Caffeine vs ConcurrentMap vs Redis
| Feature | ConcurrentMap (default) | Caffeine | Redis |
|---|---|---|---|
| Location | In-process | In-process | External server |
| Speed | Fast | Fastest (no serialization) | Network round-trip |
| Size eviction | No | Yes (maximumSize) | Yes (maxmemory) |
| TTL / time eviction | No | Yes | Yes |
| Statistics | No | Yes (recordStats) | Yes |
| Shared across instances | No | No | Yes |
| Survives restart | No | No | Yes (with persistence) |
| Extra infrastructure | None | None | Redis server |
The decisive question is shared state. Caffeine lives inside one JVM, so in a multi-instance deployment each node has its own independent cache — fine for read-heavy reference data, but unsuitable when every node must see the same value immediately. For that, use a distributed cache: see Redis Caching.

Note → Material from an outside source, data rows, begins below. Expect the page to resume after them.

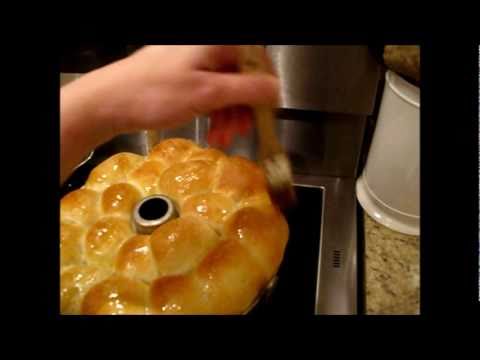 Quick Dinner Roll Ring with Chef Janie Pendleton.wmv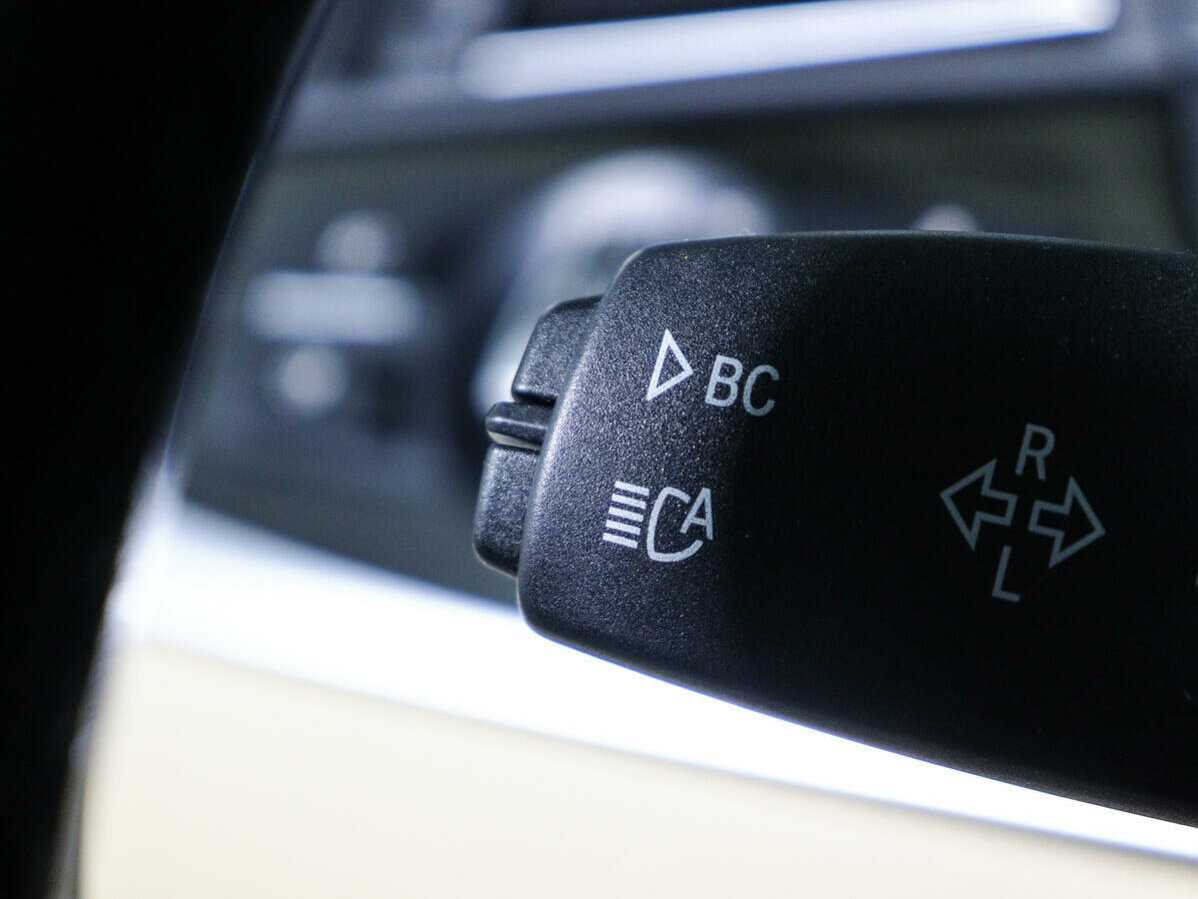 BMW 5 серии 530d xDrive, 2016 Фото №19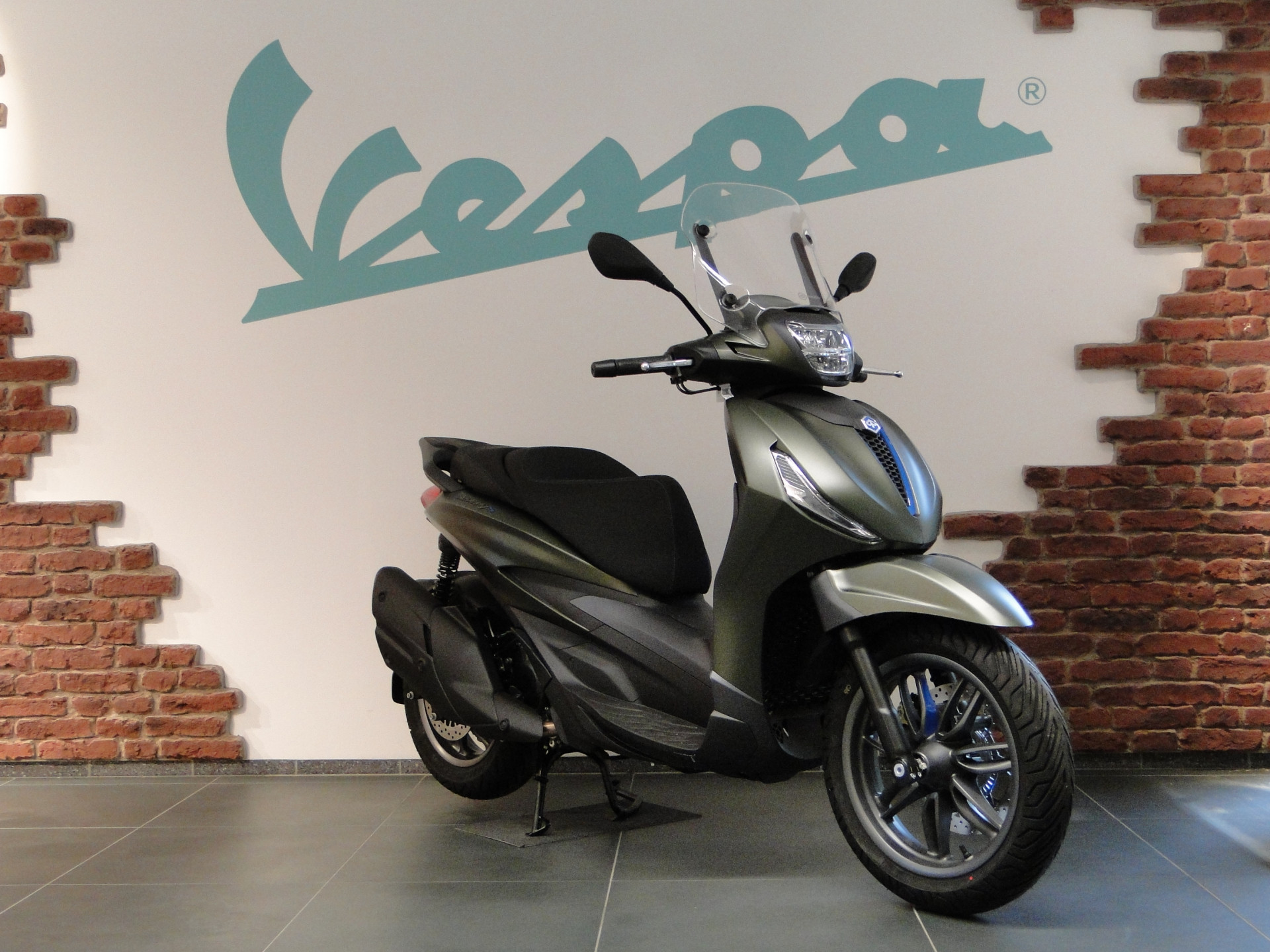 PIAGGIO Beverly 400 Sport-image-1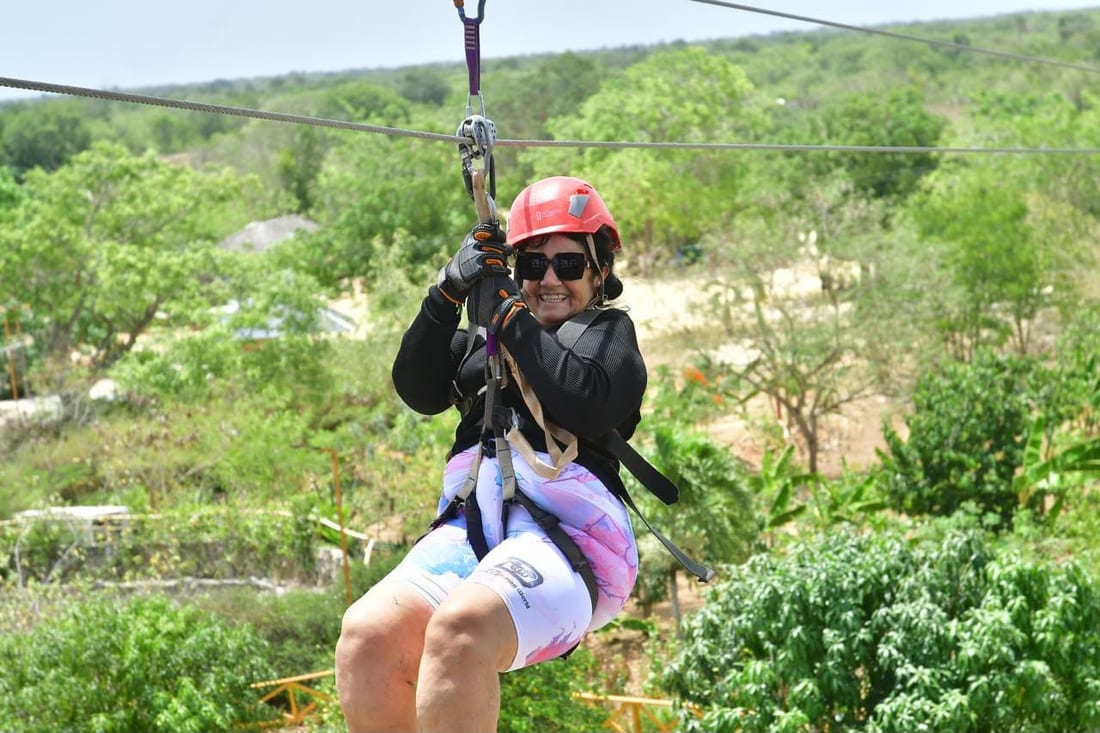 Viajera sonriendo durante un recorrido en tirolesa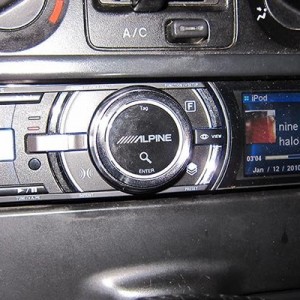 Alpine X305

Tip: Caffeine and Redis are not mutually exclusive. A common pattern is a two-tier (near) cache: Caffeine as a tiny L1 in each instance to absorb the hottest keys, Redis as the shared L2 source of truth.
Verifying eviction
With recordStats enabled you can confirm Caffeine is doing its job. Expose stats via Actuator metrics (cache.gets, cache.evictions) once you bind the cache to a MeterRegistry.
products cache size=1000 (max) evictions rising as new keys arrive
tokens cache entries expire ~60s after write
hitRate=0.92 most reads served from cache
Best Practices
- Always set
maximumSize(and usually a TTL) — an unbounded cache is a memory leak waiting to happen. - Prefer
expireAfterWritefor freshness guarantees; addexpireAfterAccessto evict idle keys. - Use Caffeine for single-instance apps or per-node hot data; use Redis when instances must share state.
- Enable
recordStatsand watch the hit rate before tuning sizes. - Don’t mix the spec property and a custom
CacheManagerbean — pick one configuration style.